Si United Microelectronics choisissait d’acheter des équipements neufs pour reconstruire une ligne de production, on estime qu’il faudrait de un à deux ans ; de plus, le processus de reconstruction du rendement est rempli d’incertitudes, ce qui implique un risque élevé de non-récupération de l’investissement.

United Microelectronics rehausse ses prix de plaquettes : au second semestre, la ligne 8 pouces pourrait être relevée au maximum de 15 %

Par ailleurs, United Microelectronics a récemment officiellement envoyé une notification de hausse de prix à ses clients et partenaires, confirmant un relèvement des prix de sous-traitance de plaquettes à partir du second semestre 2026. La société indique qu’à compter du premier semestre 2026, la demande dans de multiples domaines d’applications, notamment les communications, l’industrie, l’électronique grand public et l’IA, restera vigoureuse ; en outre, comme les coûts des matières premières, de l’énergie et de la logistique ont augmenté dans leur ensemble, il est nécessaire de relever les prix.

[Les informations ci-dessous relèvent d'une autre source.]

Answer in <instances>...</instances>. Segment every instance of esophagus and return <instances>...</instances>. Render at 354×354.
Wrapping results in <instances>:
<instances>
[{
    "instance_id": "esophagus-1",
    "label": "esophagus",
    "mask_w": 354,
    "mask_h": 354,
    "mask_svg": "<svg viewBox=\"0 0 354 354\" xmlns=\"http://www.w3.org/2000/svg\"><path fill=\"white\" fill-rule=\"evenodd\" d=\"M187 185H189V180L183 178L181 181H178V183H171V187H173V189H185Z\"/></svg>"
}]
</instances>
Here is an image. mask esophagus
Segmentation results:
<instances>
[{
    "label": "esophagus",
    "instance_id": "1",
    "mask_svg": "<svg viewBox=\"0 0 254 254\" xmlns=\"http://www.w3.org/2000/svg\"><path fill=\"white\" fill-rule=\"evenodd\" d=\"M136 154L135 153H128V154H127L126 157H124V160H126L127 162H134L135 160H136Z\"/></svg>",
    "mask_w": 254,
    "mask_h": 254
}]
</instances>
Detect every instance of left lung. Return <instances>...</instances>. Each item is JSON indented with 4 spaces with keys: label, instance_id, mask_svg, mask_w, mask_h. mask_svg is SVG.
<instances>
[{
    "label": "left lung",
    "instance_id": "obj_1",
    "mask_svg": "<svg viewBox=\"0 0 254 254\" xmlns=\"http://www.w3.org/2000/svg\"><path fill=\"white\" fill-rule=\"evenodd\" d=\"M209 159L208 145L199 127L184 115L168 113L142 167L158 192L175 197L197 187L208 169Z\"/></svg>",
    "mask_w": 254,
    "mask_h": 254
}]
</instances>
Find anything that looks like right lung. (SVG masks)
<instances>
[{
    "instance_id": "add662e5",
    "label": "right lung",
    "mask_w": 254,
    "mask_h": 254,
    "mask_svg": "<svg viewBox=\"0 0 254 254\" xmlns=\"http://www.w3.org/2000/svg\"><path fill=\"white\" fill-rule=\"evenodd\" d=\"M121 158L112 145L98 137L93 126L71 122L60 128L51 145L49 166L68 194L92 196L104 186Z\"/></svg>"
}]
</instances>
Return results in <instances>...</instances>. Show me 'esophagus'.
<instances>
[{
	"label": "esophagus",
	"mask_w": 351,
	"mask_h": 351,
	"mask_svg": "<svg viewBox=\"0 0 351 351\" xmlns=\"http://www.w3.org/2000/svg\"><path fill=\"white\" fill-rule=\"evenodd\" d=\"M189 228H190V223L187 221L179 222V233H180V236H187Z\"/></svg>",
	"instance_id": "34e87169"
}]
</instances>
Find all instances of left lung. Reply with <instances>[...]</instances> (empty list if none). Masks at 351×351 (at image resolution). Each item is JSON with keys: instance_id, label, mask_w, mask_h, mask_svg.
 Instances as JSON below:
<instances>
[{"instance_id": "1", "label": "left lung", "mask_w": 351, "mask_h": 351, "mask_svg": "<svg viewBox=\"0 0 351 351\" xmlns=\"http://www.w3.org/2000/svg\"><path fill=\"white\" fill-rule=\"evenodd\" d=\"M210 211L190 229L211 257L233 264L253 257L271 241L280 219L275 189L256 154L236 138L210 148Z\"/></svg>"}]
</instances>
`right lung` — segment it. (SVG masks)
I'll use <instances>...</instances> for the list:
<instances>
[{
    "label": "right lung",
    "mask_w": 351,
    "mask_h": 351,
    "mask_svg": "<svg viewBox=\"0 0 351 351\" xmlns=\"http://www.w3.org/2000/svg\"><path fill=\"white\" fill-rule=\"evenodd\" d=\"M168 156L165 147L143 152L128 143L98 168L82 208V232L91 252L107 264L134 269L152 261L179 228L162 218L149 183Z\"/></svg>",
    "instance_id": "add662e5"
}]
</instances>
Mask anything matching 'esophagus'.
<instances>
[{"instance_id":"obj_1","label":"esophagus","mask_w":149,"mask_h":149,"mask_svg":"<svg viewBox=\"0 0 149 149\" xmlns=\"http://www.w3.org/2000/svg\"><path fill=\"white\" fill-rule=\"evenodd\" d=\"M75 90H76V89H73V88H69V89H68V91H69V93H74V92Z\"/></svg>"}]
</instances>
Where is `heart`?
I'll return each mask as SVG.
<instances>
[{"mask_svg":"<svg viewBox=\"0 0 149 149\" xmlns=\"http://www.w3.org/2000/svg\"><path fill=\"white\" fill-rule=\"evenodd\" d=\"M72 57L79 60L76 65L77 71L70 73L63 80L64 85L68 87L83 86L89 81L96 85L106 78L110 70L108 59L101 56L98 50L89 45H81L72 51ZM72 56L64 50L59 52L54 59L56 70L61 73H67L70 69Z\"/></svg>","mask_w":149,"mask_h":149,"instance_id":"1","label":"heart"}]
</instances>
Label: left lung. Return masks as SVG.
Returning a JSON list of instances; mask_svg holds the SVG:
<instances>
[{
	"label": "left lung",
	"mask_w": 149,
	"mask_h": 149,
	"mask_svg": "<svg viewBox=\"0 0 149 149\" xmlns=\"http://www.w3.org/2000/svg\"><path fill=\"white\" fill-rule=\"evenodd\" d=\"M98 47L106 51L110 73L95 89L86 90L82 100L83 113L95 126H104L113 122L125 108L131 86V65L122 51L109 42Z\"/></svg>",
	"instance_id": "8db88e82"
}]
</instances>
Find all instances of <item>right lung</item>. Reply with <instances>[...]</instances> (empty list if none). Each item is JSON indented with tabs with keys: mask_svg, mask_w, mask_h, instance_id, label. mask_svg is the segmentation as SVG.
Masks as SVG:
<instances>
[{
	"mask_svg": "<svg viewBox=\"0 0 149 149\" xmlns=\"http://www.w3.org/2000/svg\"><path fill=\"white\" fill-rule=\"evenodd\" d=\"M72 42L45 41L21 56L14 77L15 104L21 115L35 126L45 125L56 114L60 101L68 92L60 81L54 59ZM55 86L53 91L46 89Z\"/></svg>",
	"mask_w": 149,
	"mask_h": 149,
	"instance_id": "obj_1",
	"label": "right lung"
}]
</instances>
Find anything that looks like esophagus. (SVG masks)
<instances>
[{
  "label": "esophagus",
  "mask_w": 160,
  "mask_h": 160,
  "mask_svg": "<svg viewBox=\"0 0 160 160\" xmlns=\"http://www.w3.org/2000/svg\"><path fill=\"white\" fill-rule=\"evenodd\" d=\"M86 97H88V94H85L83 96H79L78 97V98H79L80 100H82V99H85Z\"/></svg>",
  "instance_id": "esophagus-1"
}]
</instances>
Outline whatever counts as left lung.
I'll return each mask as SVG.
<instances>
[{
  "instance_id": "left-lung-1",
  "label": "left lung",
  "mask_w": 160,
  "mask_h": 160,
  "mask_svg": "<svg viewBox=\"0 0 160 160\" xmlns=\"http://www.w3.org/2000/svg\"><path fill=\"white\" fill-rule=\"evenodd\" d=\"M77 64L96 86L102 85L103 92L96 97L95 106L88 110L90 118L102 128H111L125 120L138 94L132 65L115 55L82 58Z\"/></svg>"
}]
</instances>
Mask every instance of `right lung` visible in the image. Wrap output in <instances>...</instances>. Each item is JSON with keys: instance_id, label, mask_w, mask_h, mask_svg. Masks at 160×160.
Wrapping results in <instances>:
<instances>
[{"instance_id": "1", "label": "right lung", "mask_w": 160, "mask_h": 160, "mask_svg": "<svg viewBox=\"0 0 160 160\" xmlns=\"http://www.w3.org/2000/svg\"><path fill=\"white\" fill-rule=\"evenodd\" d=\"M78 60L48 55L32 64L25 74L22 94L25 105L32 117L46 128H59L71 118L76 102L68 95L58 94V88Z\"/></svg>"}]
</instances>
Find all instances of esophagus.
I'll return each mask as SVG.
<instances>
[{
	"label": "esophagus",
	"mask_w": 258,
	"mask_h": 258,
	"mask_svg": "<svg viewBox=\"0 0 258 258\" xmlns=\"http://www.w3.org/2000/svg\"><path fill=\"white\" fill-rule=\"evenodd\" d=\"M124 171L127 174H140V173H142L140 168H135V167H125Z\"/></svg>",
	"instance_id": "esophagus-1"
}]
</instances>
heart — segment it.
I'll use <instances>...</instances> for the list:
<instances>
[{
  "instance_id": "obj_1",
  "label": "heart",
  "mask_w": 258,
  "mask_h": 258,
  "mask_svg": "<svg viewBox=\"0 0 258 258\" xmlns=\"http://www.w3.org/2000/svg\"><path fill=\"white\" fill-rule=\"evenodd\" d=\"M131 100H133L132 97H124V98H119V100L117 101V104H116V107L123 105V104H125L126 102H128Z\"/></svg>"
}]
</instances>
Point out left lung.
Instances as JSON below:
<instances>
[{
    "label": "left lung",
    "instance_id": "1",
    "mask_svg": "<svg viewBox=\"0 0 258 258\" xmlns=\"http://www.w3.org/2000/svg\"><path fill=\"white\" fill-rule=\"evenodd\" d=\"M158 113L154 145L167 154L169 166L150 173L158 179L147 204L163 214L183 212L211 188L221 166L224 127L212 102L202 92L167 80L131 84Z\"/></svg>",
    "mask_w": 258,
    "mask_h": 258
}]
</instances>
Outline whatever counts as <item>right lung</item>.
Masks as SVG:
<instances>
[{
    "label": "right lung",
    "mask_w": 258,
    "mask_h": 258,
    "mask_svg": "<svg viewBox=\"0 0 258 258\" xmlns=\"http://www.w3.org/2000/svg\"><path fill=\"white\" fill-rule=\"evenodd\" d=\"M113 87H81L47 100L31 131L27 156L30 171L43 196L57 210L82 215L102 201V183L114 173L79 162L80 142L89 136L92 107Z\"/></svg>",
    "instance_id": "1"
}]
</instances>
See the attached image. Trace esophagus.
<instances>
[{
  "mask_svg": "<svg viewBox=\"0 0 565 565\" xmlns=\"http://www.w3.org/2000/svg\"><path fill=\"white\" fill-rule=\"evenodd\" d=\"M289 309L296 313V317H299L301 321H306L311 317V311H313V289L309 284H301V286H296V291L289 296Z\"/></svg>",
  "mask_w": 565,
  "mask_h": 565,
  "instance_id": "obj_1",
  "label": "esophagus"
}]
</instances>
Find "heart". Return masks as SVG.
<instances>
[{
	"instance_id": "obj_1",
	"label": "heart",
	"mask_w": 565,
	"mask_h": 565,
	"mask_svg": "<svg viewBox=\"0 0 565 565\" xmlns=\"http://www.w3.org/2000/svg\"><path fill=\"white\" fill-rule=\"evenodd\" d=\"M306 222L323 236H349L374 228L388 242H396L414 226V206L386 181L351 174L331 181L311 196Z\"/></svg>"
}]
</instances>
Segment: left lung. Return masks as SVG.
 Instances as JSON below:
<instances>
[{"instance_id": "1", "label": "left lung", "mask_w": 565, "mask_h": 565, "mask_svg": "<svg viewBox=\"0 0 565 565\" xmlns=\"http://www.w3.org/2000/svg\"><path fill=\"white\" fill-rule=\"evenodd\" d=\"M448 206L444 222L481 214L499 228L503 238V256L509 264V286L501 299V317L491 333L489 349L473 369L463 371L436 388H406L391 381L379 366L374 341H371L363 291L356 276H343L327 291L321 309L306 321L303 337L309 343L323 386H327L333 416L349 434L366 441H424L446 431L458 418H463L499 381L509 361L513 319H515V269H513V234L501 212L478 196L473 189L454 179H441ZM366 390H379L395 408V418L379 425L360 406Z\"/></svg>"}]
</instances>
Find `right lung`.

Des acteurs de la chaîne d’approvisionnement indiquent que les lignes de produits en 8 pouces et en 12 pouces sont toutes incluses dans cette série de hausses. En se basant sur un cycle de production d’environ 3,5 mois, les nouvelles tarifications s’appliqueront d’abord aux commandes d’avril : la hausse des lignes de plaquettes 8 pouces serait relativement plus élevée, d’environ 10 à 15 % ; celle des lignes de plaquettes 12 pouces (incluant 80 nm, 55 nm, 40 nm et d’autres procédés) serait d’environ 5 à 10 %, et serait exécutée par paliers en fonction des volumes d’expédition des clients.

Le secteur estime que cette hausse de prix vise principalement à compenser le manque à gagner causé par la baisse des prix des procédés arrivés à maturité dans le passé. Les clients IC ayant signé des contrats à long terme (LTA) seraient moins affectés ; on s’attend à ce que la hausse soit progressivement répercutée sur l’aval.

Attente du marché vs réalité : le risque à court terme ne doit pas être ignoré

Aujourd’hui, l’idée pour United Microelectronics de prendre en charge la sous-traitance de la NAND 2D semble prometteuse, mais les trois obstacles—déficit de talents, écart technologique et pénurie d’équipements—s’emboîtent. À court terme, il est possible que cela aboutisse à un blocage. Dans un contexte de marché où le déficit d’approvisionnement continue de s’élargir et où les prix continuent de grimper, la flambée rapide du cours de l’action de United Microelectronics reflète davantage l’engouement du marché pour les thématiques que le changement des fondamentaux.

La chaîne d’informations rappelle que lorsque les investisseurs suivent des thématiques très volatiles, comme la mémoire, ils doivent encore évaluer avec prudence le risque de décalage entre les attentes et la réalité.